[Collection entries]
═══

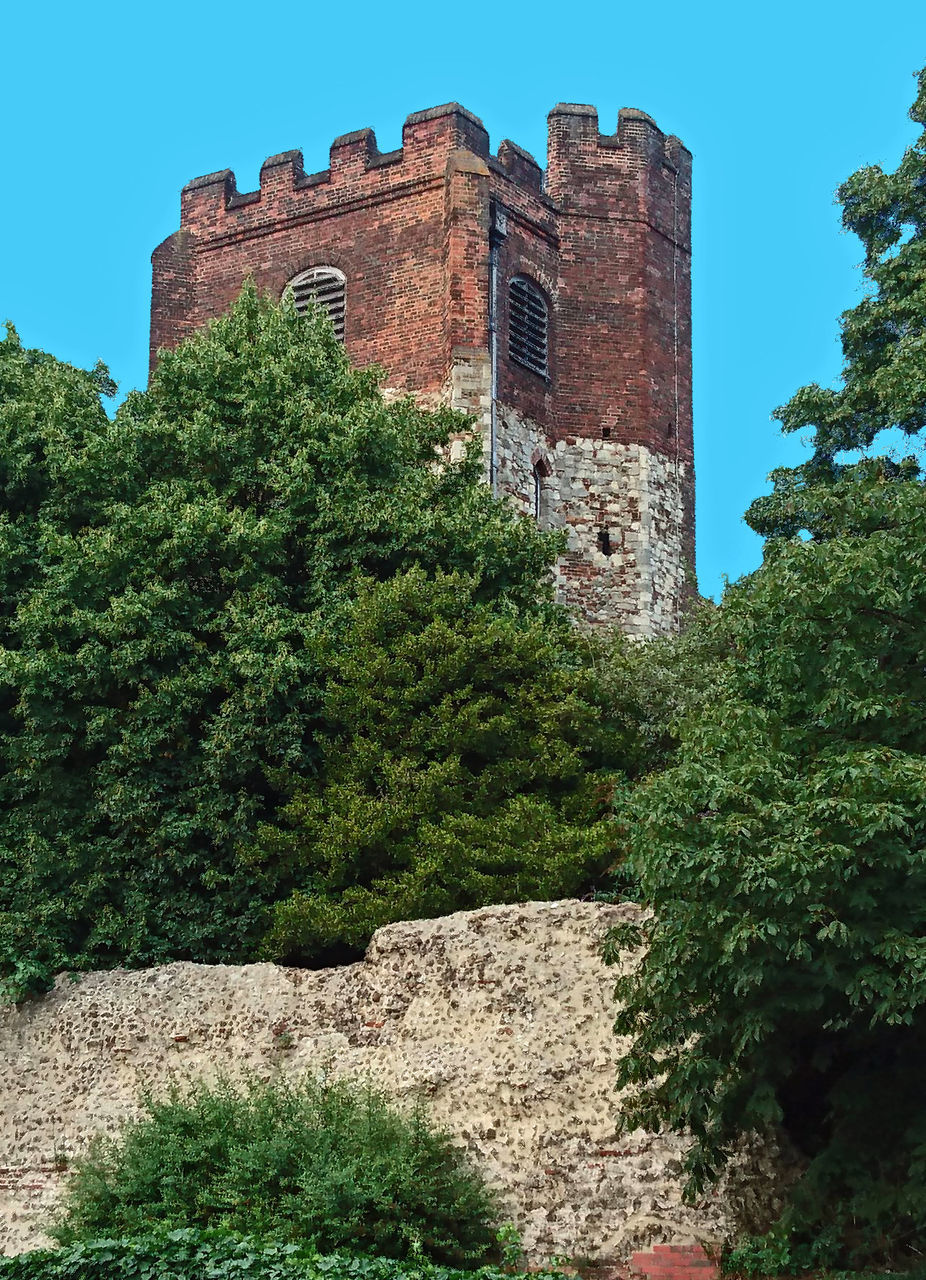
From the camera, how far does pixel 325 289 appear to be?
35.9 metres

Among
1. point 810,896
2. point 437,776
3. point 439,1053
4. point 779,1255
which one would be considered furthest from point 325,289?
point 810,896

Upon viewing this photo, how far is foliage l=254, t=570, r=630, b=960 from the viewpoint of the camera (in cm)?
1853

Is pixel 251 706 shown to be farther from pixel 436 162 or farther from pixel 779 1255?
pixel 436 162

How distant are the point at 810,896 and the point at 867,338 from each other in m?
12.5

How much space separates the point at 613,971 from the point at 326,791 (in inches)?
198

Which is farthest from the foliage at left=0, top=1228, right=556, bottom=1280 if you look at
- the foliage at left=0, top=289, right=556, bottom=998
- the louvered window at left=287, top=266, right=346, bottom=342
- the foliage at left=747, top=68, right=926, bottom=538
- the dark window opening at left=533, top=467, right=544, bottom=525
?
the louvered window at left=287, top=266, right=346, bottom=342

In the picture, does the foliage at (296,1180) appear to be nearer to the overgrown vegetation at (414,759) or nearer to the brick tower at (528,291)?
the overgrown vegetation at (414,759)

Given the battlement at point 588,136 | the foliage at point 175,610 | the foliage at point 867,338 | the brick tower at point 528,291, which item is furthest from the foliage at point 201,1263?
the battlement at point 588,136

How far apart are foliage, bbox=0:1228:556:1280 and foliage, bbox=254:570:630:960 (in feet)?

═══

GIVEN TASK ->
Quote the data above in full, leaving out the pictures it holds.

PROBLEM SOLUTION ->
From the camera, how far does pixel 325 289 appear to be?
35.9 metres

Among
1. point 810,896
2. point 437,776
3. point 439,1053
4. point 779,1255
which one would be considered furthest from point 325,289?
point 810,896

Upon viewing this photo, how far is foliage l=254, t=570, r=630, b=960 from the viewpoint of the camera (in cm)?
1853

Is pixel 251 706 shown to be farther from pixel 436 162 or farther from pixel 779 1255?
pixel 436 162

How distant are the point at 810,896 and the point at 867,338 from each other in m?
12.5

How much space separates the point at 613,971 from the point at 326,791 (in inches)?
198

Which is farthest from the foliage at left=0, top=1228, right=556, bottom=1280 if you look at
- the foliage at left=0, top=289, right=556, bottom=998
- the louvered window at left=287, top=266, right=346, bottom=342
- the foliage at left=747, top=68, right=926, bottom=538
- the dark window opening at left=533, top=467, right=544, bottom=525
?
the louvered window at left=287, top=266, right=346, bottom=342

In the picture, does the foliage at (296,1180) appear to be nearer to the overgrown vegetation at (414,759) or nearer to the brick tower at (528,291)?
the overgrown vegetation at (414,759)

Given the battlement at point 588,136 | the foliage at point 175,610 | the foliage at point 867,338 | the brick tower at point 528,291, which item is furthest from the foliage at point 201,1263?
the battlement at point 588,136

How far apart are foliage, bbox=0:1228:556:1280 and foliage, bbox=254:570:630:960 (in feet)?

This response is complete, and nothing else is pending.